普段から体力がなく、食欲不振や便秘・下痢がみられるような、もともと消化器系が弱点のタイプです。口中の不快感は更に食欲を落とし、脾胃の機能はますます低下してしまいます。年齢を重ねて体力が落ちている場合や慢性疾患で体力の消耗がある方、心当たりはありませんか?

<主な特徴>口が甘い、食欲不振、腹部膨満感、疲労感、便秘、下痢など
<対処法>消化を助ける、消化器系の働きを上げて快食・快便に
<代表的な漢方薬>晶三仙、六君子湯

 

年末年始はご用心


260015

いわゆる“ごちそう”を食べる機会の多い年末年始。普段より暴飲暴食がちになるため、“脾胃”は休む間もありません。
お酒の席ならおつまみのチョイスも重要です。揚げ物や味の濃いものばかり選んでいませんか?消化を助ける大根・キャベツ、香りの良い紫蘇・ゆず・春菊などの野菜を使った、さっぱりメニューを入れて、バランスをとりましょう。
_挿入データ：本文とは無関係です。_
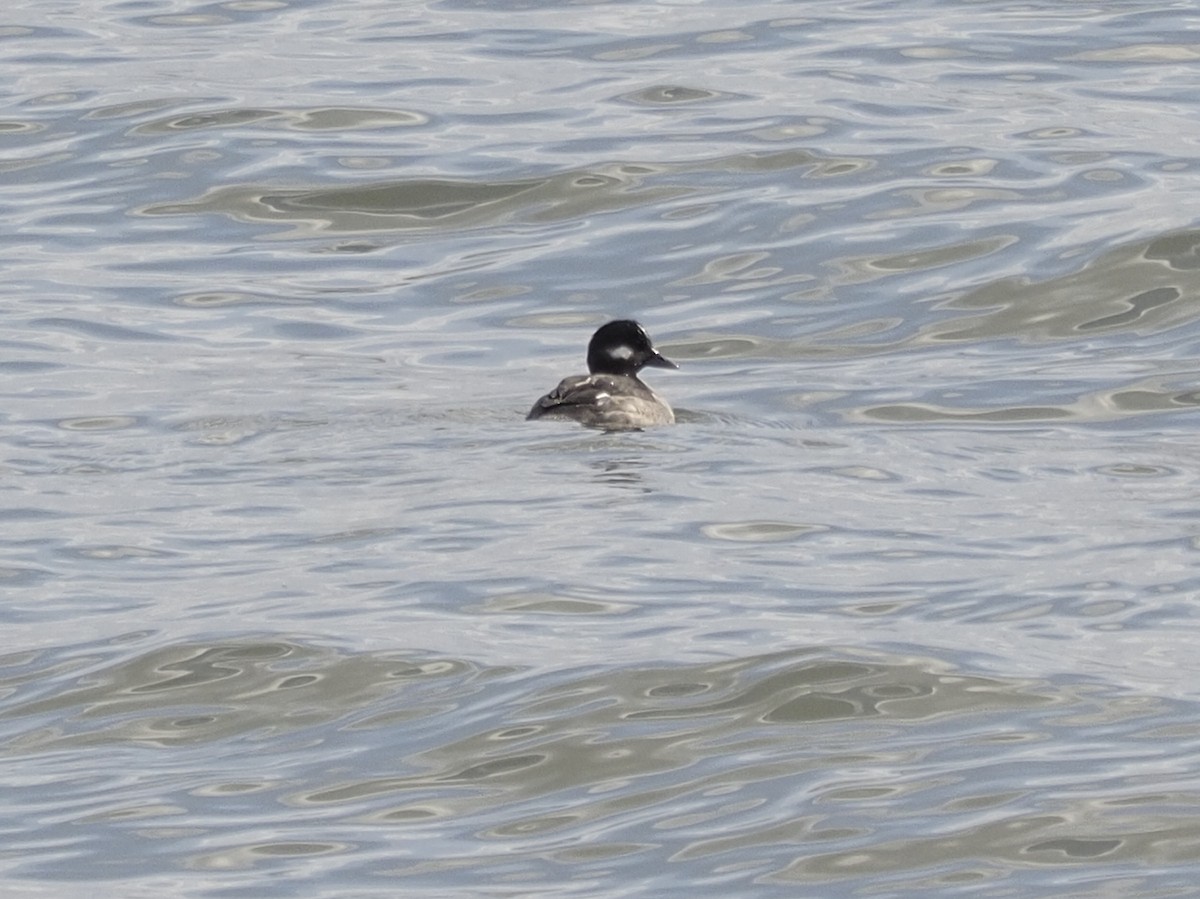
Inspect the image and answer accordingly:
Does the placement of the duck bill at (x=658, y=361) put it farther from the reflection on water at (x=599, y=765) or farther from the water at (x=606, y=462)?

家でゆっくりと食事ができる時には、消化に良くおなかにやさしいメニューがいいですね。野菜たっぷりのスープや雑炊などはいかがでしょうか。体力の低下や胃腸が弱っているのを自覚しているなら、消化に時間・エネルギーを必要とする根菜より葉物野菜をしっかり摂る方がおすすめです。気血を生み出す源となる“脾胃”に負担をかけすぎないようにしましょう。

今回ご紹介した漢方薬はほんの一例です。体質・体調によっては他の漢方薬が適している場合もございますので、実際の服用は専門家にご相談のうえお始めになられることをオススメします。


快食快便は脾胃が元気な証拠。食べ物が入ってくる所・出て行く所は、いつでもスッキリさせていたいですね。